**YOUR TASK**
You are asked to write out the entries exactly as they are given.

Content starts

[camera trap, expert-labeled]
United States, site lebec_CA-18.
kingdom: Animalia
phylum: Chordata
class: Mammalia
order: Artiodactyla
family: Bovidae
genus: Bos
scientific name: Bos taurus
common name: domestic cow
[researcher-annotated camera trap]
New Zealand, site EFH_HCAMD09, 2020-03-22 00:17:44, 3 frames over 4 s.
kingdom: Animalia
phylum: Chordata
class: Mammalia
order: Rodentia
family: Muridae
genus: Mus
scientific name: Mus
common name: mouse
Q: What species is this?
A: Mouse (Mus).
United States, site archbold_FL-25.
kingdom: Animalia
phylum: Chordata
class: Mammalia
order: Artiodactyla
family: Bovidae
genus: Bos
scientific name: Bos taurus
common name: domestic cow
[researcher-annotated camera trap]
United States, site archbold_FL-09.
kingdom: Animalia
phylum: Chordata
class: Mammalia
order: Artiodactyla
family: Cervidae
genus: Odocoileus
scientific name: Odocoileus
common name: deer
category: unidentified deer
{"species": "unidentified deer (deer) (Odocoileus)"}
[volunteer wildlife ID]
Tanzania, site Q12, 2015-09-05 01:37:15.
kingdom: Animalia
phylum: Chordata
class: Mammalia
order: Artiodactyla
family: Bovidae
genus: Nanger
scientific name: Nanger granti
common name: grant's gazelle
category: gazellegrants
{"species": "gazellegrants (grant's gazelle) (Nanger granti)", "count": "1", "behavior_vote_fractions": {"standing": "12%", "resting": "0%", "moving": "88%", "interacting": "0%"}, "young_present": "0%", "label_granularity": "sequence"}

Content ends

**RESPONSE TO THIS TASK**
[camera trap, expert-labeled]
United States, site lebec_CA-18.
kingdom: Animalia
phylum: Chordata
class: Mammalia
order: Artiodactyla
family: Bovidae
genus: Bos
scientific name: Bos taurus
common name: domestic cow
[researcher-annotated camera trap]
New Zealand, site EFH_HCAMD09, 2020-03-22 00:17:44, 3 frames over 4 s.
kingdom: Animalia
phylum: Chordata
class: Mammalia
order: Rodentia
family: Muridae
genus: Mus
scientific name: Mus
common name: mouse
Q: What species is this?
A: Mouse (Mus).
United States, site archbold_FL-25.
kingdom: Animalia
phylum: Chordata
class: Mammalia
order: Artiodactyla
family: Bovidae
genus: Bos
scientific name: Bos taurus
common name: domestic cow
[researcher-annotated camera trap]
United States, site archbold_FL-09.
kingdom: Animalia
phylum: Chordata
class: Mammalia
order: Artiodactyla
family: Cervidae
genus: Odocoileus
scientific name: Odocoileus
common name: deer
category: unidentified deer
{"species": "unidentified deer (deer) (Odocoileus)"}
[volunteer wildlife ID]
Tanzania, site Q12, 2015-09-05 01:37:15.
kingdom: Animalia
phylum: Chordata
class: Mammalia
order: Artiodactyla
family: Bovidae
genus: Nanger
scientific name: Nanger granti
common name: grant's gazelle
category: gazellegrants
{"species": "gazellegrants (grant's gazelle) (Nanger granti)", "count": "1", "behavior_vote_fractions": {"standing": "12%", "resting": "0%", "moving": "88%", "interacting": "0%"}, "young_present": "0%", "label_granularity": "sequence"}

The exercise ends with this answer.